EXCERPTED TEXT:

- Born: November 19, 1962 (age 63)
- Education: Andhra University (B.A., 1995)
- Occupations: Journalist, cartoonist, documentary filmmaker, author
- Years active: 1984–present
- Known for: Jana Gana Mana Telangana (book)
- Notable work: Rural Media (YouTube channel)
- Awards: Rythu Nestham Best Journalist Award (2017); Telugu University Keerthi Puraskaram (2021); Best Digital Media Journalist Award (2025); Best TV Cartoon Award (1991);

= Shyam Mohan K =

Shyam Mohan K(born 19 November 1962) is an Indian Telugu journalist, cartoonist, documentary filmmaker, and author. He is best known for his acclaimed book Jana Gana Mana Telangana, a collection of his field reports that highlights various aspects of rural deprivation in Telangana.

He founded the Rural Media YouTube channel in 2015, a digital media platform dedicated to bringing the voices of India's most marginalized communities into the national spotlight. Through powerful ground-level storytelling across more than 120 remote villages, his work has exposed critical gaps in rural development and contributed to real-world change and policy responses.

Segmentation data
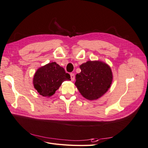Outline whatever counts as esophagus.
Masks as SVG:
<instances>
[{
  "label": "esophagus",
  "mask_w": 148,
  "mask_h": 148,
  "mask_svg": "<svg viewBox=\"0 0 148 148\" xmlns=\"http://www.w3.org/2000/svg\"><path fill=\"white\" fill-rule=\"evenodd\" d=\"M70 78L71 81H74L75 79V75L74 73H70Z\"/></svg>",
  "instance_id": "1"
}]
</instances>
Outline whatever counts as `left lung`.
I'll list each match as a JSON object with an SVG mask.
<instances>
[{
	"instance_id": "8db88e82",
	"label": "left lung",
	"mask_w": 148,
	"mask_h": 148,
	"mask_svg": "<svg viewBox=\"0 0 148 148\" xmlns=\"http://www.w3.org/2000/svg\"><path fill=\"white\" fill-rule=\"evenodd\" d=\"M75 85L82 95L89 100L101 97L110 88L112 73L109 65L100 61H88L79 66Z\"/></svg>"
}]
</instances>
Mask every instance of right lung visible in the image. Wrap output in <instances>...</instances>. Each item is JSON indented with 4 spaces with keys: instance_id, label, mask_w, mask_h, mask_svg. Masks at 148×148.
<instances>
[{
    "instance_id": "obj_1",
    "label": "right lung",
    "mask_w": 148,
    "mask_h": 148,
    "mask_svg": "<svg viewBox=\"0 0 148 148\" xmlns=\"http://www.w3.org/2000/svg\"><path fill=\"white\" fill-rule=\"evenodd\" d=\"M66 80H71L70 75L56 62H52L37 70L34 76L33 84L39 95L50 97Z\"/></svg>"
}]
</instances>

GIVEN PROBLEM 1: Output, word for word, the segmentation rows from the line containing "Mask every instance" through the final row, both ends included.
GIVEN PROBLEM 2: Go on with the profile of Shyam Mohan K from its last sentence.
The profile of Shyam Mohan K and the segmentation rows come from separate sources.

EXERCISE RESULT 1:
Mask every instance of right lung visible in the image. Wrap output in <instances>...</instances>. Each item is JSON indented with 4 spaces with keys: instance_id, label, mask_w, mask_h, mask_svg. Masks at 148×148.
<instances>
[{
    "instance_id": "obj_1",
    "label": "right lung",
    "mask_w": 148,
    "mask_h": 148,
    "mask_svg": "<svg viewBox=\"0 0 148 148\" xmlns=\"http://www.w3.org/2000/svg\"><path fill=\"white\" fill-rule=\"evenodd\" d=\"M66 80H71L70 75L56 62H52L37 70L34 76L33 84L39 95L50 97Z\"/></svg>"
}]
</instances>

EXERCISE RESULT 2:
==Early life and education==
Shyam Mohan's father, originally from the Godavari coastal region of Andhra Pradesh, migrated in 1950 to the Kothagudem area in Telangana in search of employment in the Singareni coal mines.

Shyam Mohan began his primary education at Carmel School in Mandamarri, in present-day Adilabad district. He later earned a Bachelor of Arts (B.A.) degree from Andhra University in 1995.

== Career ==
Shyam Mohan began his journalism career in 1988 with the Telugu daily Udayam. He subsequently worked with prominent newspapers such as Andhra Jyothi and Surya.

He also worked as a freelance reporter for BBC Telugu between 2017 and 2018. In addition, he has written socio-economic and tribal affairs editorials for leading publications including Saakshi, Andhra Jyothi, Namaste Telangana, and The Federal Telangana website.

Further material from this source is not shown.